JAY – Voters agreed to raise $40,000 through taxation for an adult education program run by SAD 36 in Livermore Falls. The original warrant article sought nothing, but voters rejected that article by a vote of 8-28.
They declined to raise money for adult education last year.
Concerns were raised Tuesday about the number of people losing their jobs and the need to support education for those people.
SAD 36 Adult Education Director Carrie Castonguay of Jay said she had been serving Jay residents through the college preparation, GED and high school completion and basic skills programs because she received federal funds for those programs.
SAD 36 voters in Livermore Falls and Jay contribute $79,500 for the program, she said. Enrollment is up 159 percent over last year, Castonguay said.
“Thirty percent of them are Jay residents,” she said.

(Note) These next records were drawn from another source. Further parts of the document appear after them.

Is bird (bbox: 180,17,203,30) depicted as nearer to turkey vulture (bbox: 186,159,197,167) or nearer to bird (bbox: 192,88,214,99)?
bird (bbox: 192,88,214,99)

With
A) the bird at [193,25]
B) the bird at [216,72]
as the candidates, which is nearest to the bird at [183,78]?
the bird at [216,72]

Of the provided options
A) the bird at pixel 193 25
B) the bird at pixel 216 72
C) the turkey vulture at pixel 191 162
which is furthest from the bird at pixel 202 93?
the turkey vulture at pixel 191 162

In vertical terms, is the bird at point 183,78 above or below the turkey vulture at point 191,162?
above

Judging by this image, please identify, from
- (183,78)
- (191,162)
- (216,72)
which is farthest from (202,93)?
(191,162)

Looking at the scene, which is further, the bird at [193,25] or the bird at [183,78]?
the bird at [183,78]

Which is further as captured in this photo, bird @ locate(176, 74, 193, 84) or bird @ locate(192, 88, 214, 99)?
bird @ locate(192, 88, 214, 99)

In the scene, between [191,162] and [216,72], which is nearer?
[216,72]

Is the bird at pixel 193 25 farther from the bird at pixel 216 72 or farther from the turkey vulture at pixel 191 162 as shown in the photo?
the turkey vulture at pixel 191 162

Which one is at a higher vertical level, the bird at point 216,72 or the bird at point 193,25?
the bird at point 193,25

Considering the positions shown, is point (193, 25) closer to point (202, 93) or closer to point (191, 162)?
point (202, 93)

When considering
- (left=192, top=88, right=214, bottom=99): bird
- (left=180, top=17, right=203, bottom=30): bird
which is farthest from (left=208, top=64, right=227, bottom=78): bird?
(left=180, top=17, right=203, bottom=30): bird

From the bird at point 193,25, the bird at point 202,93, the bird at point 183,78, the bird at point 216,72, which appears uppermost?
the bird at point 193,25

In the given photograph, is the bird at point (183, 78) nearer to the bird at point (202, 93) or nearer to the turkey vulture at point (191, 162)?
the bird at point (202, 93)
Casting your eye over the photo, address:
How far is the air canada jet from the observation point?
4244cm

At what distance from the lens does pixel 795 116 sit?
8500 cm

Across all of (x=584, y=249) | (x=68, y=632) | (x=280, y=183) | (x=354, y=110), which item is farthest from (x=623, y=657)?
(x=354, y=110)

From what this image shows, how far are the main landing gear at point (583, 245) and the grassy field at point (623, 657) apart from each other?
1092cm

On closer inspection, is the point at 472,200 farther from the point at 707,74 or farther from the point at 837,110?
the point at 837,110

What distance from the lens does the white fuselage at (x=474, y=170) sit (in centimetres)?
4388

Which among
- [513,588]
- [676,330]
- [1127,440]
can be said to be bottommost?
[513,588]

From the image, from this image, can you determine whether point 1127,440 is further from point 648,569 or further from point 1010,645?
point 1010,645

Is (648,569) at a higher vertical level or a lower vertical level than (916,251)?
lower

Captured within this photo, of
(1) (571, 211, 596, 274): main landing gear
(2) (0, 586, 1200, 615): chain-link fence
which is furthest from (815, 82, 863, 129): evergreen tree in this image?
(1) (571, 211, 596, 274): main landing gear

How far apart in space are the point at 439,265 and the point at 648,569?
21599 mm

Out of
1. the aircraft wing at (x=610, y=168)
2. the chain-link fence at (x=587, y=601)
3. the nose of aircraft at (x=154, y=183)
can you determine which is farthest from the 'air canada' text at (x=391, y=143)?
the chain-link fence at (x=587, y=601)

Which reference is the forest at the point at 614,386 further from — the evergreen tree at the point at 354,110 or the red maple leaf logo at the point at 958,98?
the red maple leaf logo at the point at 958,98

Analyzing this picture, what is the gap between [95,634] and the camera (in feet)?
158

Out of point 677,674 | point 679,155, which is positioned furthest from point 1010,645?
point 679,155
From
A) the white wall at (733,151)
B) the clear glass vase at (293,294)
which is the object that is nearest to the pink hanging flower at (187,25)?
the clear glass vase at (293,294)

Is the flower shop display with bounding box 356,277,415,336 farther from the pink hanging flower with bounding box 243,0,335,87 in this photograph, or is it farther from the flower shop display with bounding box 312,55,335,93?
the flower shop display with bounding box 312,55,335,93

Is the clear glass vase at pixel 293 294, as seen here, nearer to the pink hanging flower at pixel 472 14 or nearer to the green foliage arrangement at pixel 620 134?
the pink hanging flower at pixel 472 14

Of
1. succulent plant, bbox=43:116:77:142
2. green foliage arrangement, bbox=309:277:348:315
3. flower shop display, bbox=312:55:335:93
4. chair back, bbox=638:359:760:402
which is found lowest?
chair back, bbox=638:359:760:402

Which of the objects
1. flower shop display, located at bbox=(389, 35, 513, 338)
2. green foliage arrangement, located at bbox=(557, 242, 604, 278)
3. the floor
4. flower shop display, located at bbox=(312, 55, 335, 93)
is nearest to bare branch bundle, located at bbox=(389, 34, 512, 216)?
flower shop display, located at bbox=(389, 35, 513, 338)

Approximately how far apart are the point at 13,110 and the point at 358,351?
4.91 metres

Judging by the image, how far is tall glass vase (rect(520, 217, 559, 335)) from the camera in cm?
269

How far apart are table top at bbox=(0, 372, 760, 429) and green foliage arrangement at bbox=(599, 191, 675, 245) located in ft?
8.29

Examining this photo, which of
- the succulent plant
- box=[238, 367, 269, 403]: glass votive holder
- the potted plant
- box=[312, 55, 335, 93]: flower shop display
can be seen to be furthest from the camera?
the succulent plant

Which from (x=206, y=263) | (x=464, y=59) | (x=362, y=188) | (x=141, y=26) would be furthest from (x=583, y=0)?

There have already been 5,607 contact hours this year compared to 1,702 last year, she said. “Half my graduates are from Jay,” she said, referring to GED and high school.
Asked what it would take for Jay to contribute, Castonguay told voters half of the $79,500 would do it. Resident Jean Richard made the motion to raise $40,000.
That money, along with the $9.75 million budget for 2009-10 that voters approved Tuesday, will next head to a referendum validation, yes-or-no vote on Monday, April 27.
Most of the articles related to the budget passed overwhelmingly, except for Article 7, which asked for $293,438 for system administration. It passed 30-24.
That budget line was up $27,257 and contained money for a year-round payroll clerk for the business office. Residents questioned the need for the clerk.
School Committee Chairwoman Mary Redmond-Luce said that position would be filled by a person serving as a secretary currently at a school. The district is cutting one secretary position and instead of laying off a secretary, one will fill the new position, she said.
The additional cost to have the clerk work 37 hours a week year-round, compared to a secretary that isn’t a full-year position is about $5,400, Redmond-Luce said. The money was deducted equally from two principals’ office budgets, she said.
Redmond-Luce read a letter from the auditor that supported the addition of the position to take care of payroll and payables using a different computer software program than the Town Office staff uses. Currently, school payroll and payables are done at the Town Office.
Residents also voted to transfer $216,000 from the town’s undesignated revenue account to the schools’ general fund. Selectmen voted previously to put the article before voters to offset a state penalty for the town voting not to consolidate with neighboring SAD 36.